Der Blick auf diese Inhalte soll dann in der Regel im Rahmen des Debriefings und der Nachbereitung erfolgen, die dafür zwei Aufgaben erfüllen müssen: Die Spieler_innen müssen aus ihren Rollen herausgeführt werden, um dann die Reflexion des Spiels unter Berücksichtigung des Bildungshintergrundes zu ermöglichen. Hier steht die Orga jedoch vor der Herausforderung, dass für Debriefing und Nachbereitung oft nur wenig Zeit verfügbar ist. Im Wesentlichen kann die Orga zwischen zwei Modellen entscheiden: In der ersten Variante findet die Nachbereitung noch am Samstagabend statt. Hier ist die äußere Belastung der Teilnehmer_innen jedoch weiterhin hoch, da sie noch sehr nah an den Ereignissen des Spiels dran und möglicherweise auch erschöpft sind. Das zweite Modell setzt die Nachbereitung auf den Sonntagmorgen, was nicht selten ein zeitliches Problem für Orga und Spieler_innen darstellt, da die Location geräumt und die Heimfahrt bewältigt werden muss. Insbesondere Letzteres kann zudem die äußere Belastung der Spieler_innen steigern, da diese mit den Gedanken bereits auf dem Weg nach Hause sind.

VOR- UND NACHBEREITUNG SIND ZENTRAL

Es wird deutlich, dass Edu-Larps und Serious Games Organisator_innen vor größere Herausforderungen stellen, als einen guten Plot und gute Spielmechaniken zu entwickeln. Gerade die knappe Zeit für eine Veranstaltung kann dazu führen, dass der Fokus stärker auf dem Spiel selbst als auf der Vor- und Nachbereitung liegt. Dies kann aufgrund von zu großer kognitiver Belastung dazu führen, dass die Teilnehmer_innen auch bei einem gut designten Spiel weniger mitnehmen als es sich die Organisator_innen wünschen. Um dies zu vermeiden, müssen Vor- und Nachbereitung aus Sicht des Autors mindestens so viel Raum bekommen wie das eigentliche Spiel. Da auf die intrinsische Belastung der Inhalte kein Einfluss genommen werden kann, sollte die Orga darauf abzielen, die äußere Belastung zu verringern und die lernbezogene Belastung zu erhöhen, um den Bildungserfolg zu verbessern. Ein Faktor, um die äußere Belastung während des Spiels zu senken, ist das Design des Spiels selbst. Je besser das Spiel auf die Spieler_innen zugeschnitten ist, desto geringer ist die äußere Belastung. Gerade im Bereich des Edu-Larps sind die Möglichkeiten hier jedoch begrenzt, da das Darstellen einer Rolle in jedem Fall eine hohe äußere Belastung bedeutet.

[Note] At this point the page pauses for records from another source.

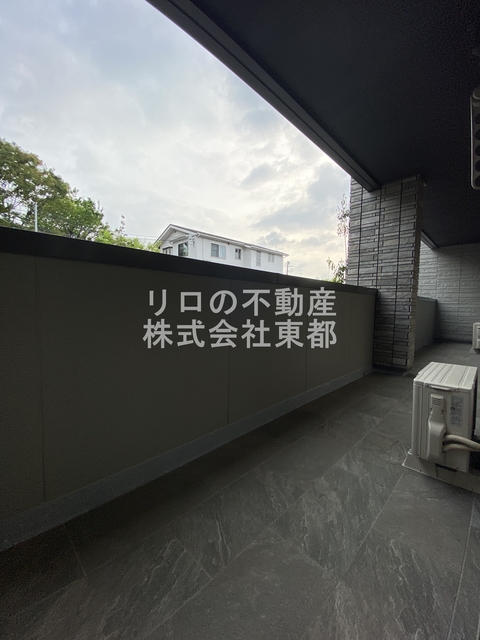 バルコニー　バルコニーがあるので洗濯物を太陽の下で干すことができます♪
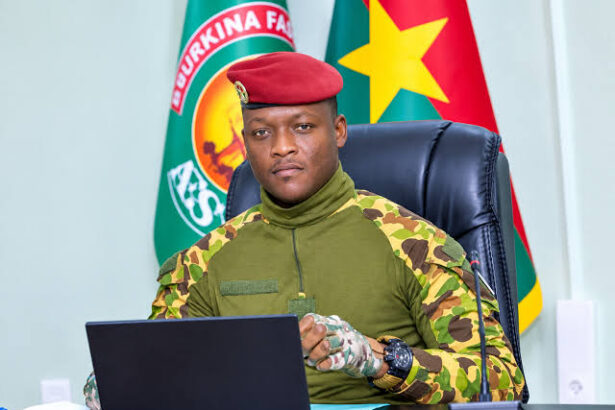 Burkina Faso : pourquoi Ibrahim Traoré impose aux ONG de consacrer 80 % de leurs ressources au terrain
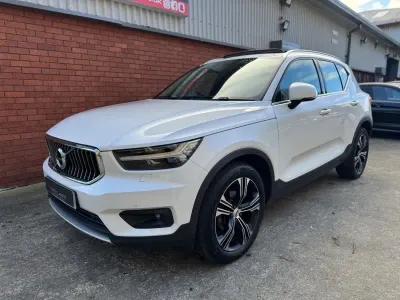 Begagnad Volvo XC40 Inscription 150 HK (110 kW) 2019 Vit SUV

Wichtig für die Reduktion der äußeren Belastung ist unter anderem die Vorbereitungsphase. Hier ist es möglich, den Spieler_innen ihre Rollen, das Setting, den Hintergrund und die Spielmechaniken umfassend zu vermitteln. Je besser dies gelingt, desto geringer ist die äußere Belastung während des Spiels, was einen besseren Fokus auf die Spielinhalte und die Hintergründe des Spiels ermöglicht. So wird der Zugang zu diesen im Rahmen der Nachbereitung erleichtert. Das Debriefing und die Nachbereitung sind aus Sicht des Autors die zentralen Elemente, um Bildungsinhalte zu vermitteln. Das Ziel der Reflexion muss es sein, die äußere Belastung so weit es geht zu reduzieren und den Fokus auf die Bildungshintergründe und -inhalte zu lenken. Hierzu sollte genügend zeitlicher Abstand zum Spiel vorliegen, damit die Spieler_innen das Erlebte verarbeiten und Distanz zu ihrer Rolle entwickeln konnten. Ein Debriefing im direkten Anschluss an das Spiel kann diesen Übergang erleichtern. Für die Nachbereitung selbst, die im Idealfall am Folgetag stattfindet, damit die Spieler_innen auch Zeit für die eigene Reflexion hatten, sollte ausreichend Zeit eingeplant werden, und sich an den Spieler_innen und der Komplexität des Themas orientieren. Auf diesem Weg kann die Spielerfahrung genutzt werden, um ein tieferes Verständnis der Bildungsinhalte zu erreichen.